Die Verschärfungen, die die Pandemie für das Klientel der Kinder- und Jugendhilfe bedeutet, wirken sich auch direkt auf das pädagogische Personal und deren Arbeitsbedingungen aus. Die Arbeit, die in den Einrichtungen geleistet werden muss, wird für die knapp 290.000 Erzieher:innen und Sozialpädagog:innen stetig anspruchsvoller und psychisch herausfordernder. Besonders zu Zeiten der Schulschließungen im ersten Lockdown, aber auch in den darauffolgenden Homeschooling Phasen waren die Pädagog:innen in den Wohngruppen überfordert. Den Bildungsauftrag der Schulen tagtäglich zu übernehmen, war faktisch unmöglich. Viel thematisiert wurden die Schwierigkeiten für Familien, vor allem für solche, die von Armut betroffen sind oder Migrationsgeschichte haben. Man stelle sich nun aber auch mal vor, wie dies für ein bis zwei diensthabende Pädagog:innen funktionieren soll – mit neun Kindern und Jugendlichen.

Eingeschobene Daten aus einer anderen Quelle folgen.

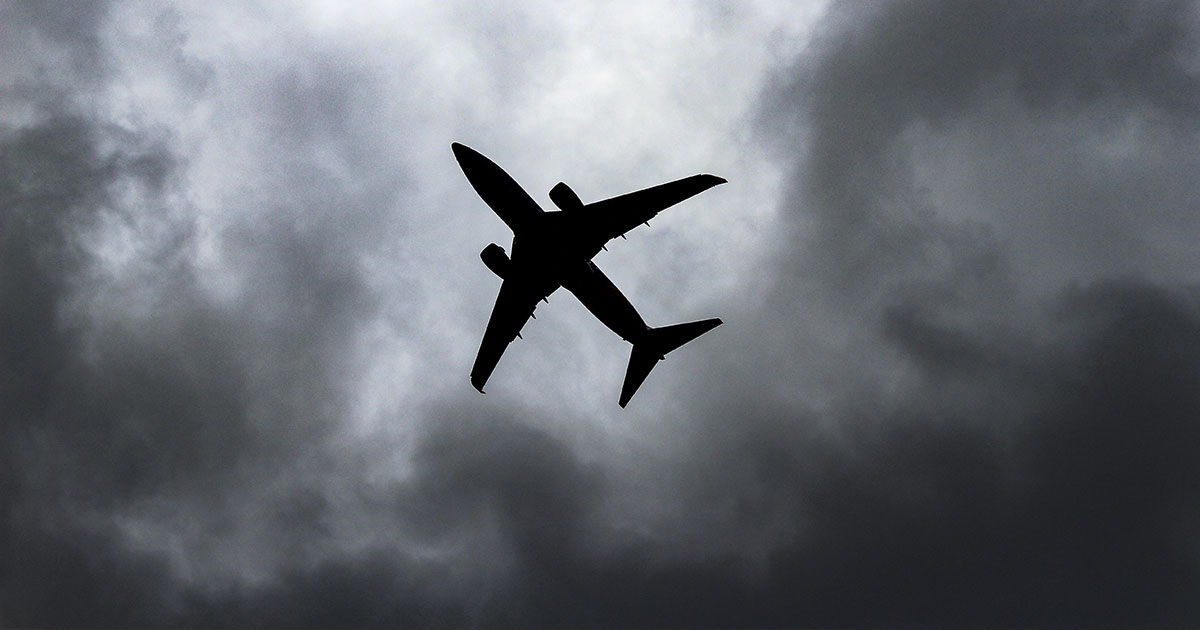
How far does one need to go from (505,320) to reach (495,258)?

Nicht wegzudenken ist hierbei der andauernde Personalmangel im Erziehungssektor, welcher sich während der Wellen der Pandemie durch Quarantäne- und Isolationsausfälle noch mehr verstärkte. Innerhalb dieses Sektors musste die Kinder- und Jugendhilfe auch während der Pandemie um ihre Anerkennung kämpfen. Lange waren Angestellte im Vergleich zu Erzieher:innen, die zum Beispiel in Kindertagesstätten arbeiten, nicht in die Impfpriorisierung einbezogen und wurden in der Debatte um die Corona Sonderzahlungen zunächst nicht berücksichtigt.

Streiks im Sozial- und Erziehungsdienst

In den vergangenen Wochen fanden Tarifverhandlungen statt, die priorisierend auf Verbesserung der Arbeitsbedingungen abzielen sollten. Ein Ergebnis gibt es seit dem 18. Mai, dieses soll nun den Mitgliedern der verhandlungsführenden Gewerkschaft ver.di zur Abstimmung vorgelegt werden. Eine ausführliche Bilanz zu den Inhalten gibt Aufschluss darüber, wieso dieser Vorschlag abgelehnt werden sollte. Aufgrund großer Hürden, wie eine Dreiviertelmehrheit gegen das Verhandlungsergebnis, die dann erst zu einer Urabstimmung führen würde, ist ein Abschluss dieser Tarifrunde der wahrscheinliche nächste Schritt. Trotz einer großen Unzufriedenheit bei vielen Kolleg:innen im Sozial- und Erziehungsdienst. 130€ mehr im Monat und zwei zusätzliche Urlaubstage können weder dem Personalmangel, noch der Inflation entgegenwirken!

Wir fordern deshalb 100 Milliarden für Soziales und nicht für Aufrüstung! Für eine Verbesserung der Arbeitsbedingungen, aber auch strukturelle Verbesserungen für die Kinder- und Jugendhilfe, um eine wirkliche Hilfe für Familien und Kinder zu ermöglichen!